Kaynaktan Alıntı:
= = = = =

27 Kasım 2018 Salı

Sosyolojik inkârla Geliştirilen Saptırılmış Eşitlik İdeali Üzerine






Ne zaman Türk  Ulusu’nun  özgürlüğünün ve bağımsızlığının korunmasından bahsedilse Kürtçüler, şeriatçılar ve onların aklayıcısı hümnaist  liberaller ve  hümanist solcular derhal “insanların eşitliği” idealini ortaya sürerek  aslında Türk adının, haksızlığın, eşitsizliğin ve zorbalığın sembolü olduğunu kanıtlamağa çalışıyor.

Buradaki eşitlik “idealizmi”, toplumsal  doğal ve siyasal kimliklenme süreçlerini “sübjektif” ve zararlı  şeyler olarak kabul ediyor.

Buna karşılık enternasyonalist hümanistler söz gelimi Kürt kimliği gibi ajite ve tahripkâr bir yapılanmayı kendi şefkat ve merhamet hislerinin çemberinde “daha eşit” ve “dokunulmaz” kılmak için uğraşıyorlar.

Hiç sorulmayan ya da düşünülmeyen şeyler ise “eşitliğin” gerçekte ne anlama geldiği ve buna bağlı olarak sınırlarının neler olduğu.

= = = = =

Veri Kesiti:
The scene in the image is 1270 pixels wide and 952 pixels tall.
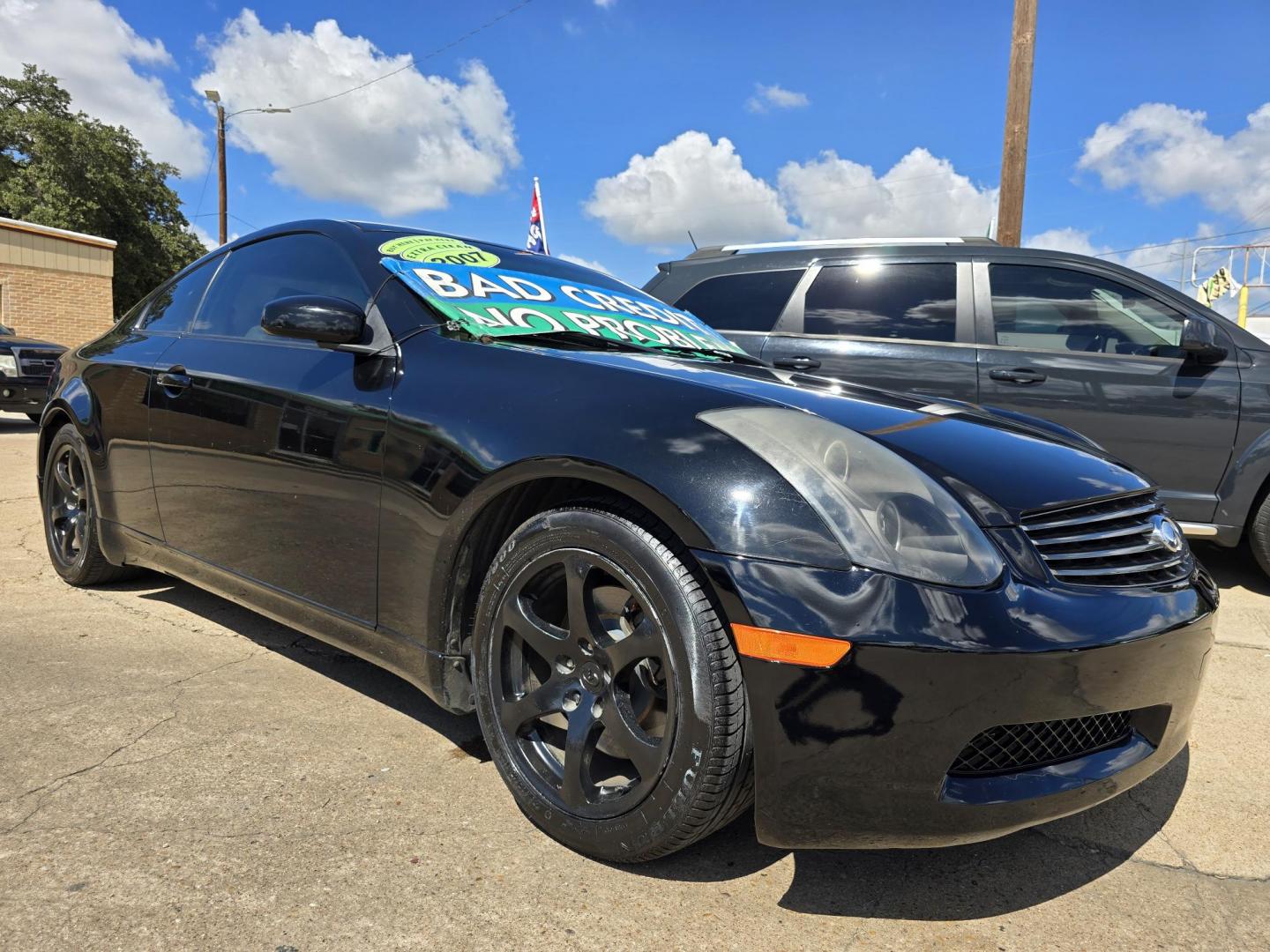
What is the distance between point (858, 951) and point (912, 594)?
686 mm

= = = = =

Görev Yönergesi:
Eşitlik ideali üzerine yazılmış yukarıdaki metinden "Sosyolojik inkârla Geliştirilen" ile "olduğunu kanıtlamağa çalışıyor." arasındaki bölümü, bu iki ifade de dahil olmak üzere, hiçbir değişiklik yapmadan yazıya geçiriniz.

Alıştırma Cevabı:
Sosyolojik inkârla Geliştirilen Saptırılmış Eşitlik İdeali Üzerine






Ne zaman Türk  Ulusu’nun  özgürlüğünün ve bağımsızlığının korunmasından bahsedilse Kürtçüler, şeriatçılar ve onların aklayıcısı hümnaist  liberaller ve  hümanist solcular derhal “insanların eşitliği” idealini ortaya sürerek  aslında Türk adının, haksızlığın, eşitsizliğin ve zorbalığın sembolü olduğunu kanıtlamağa çalışıyor.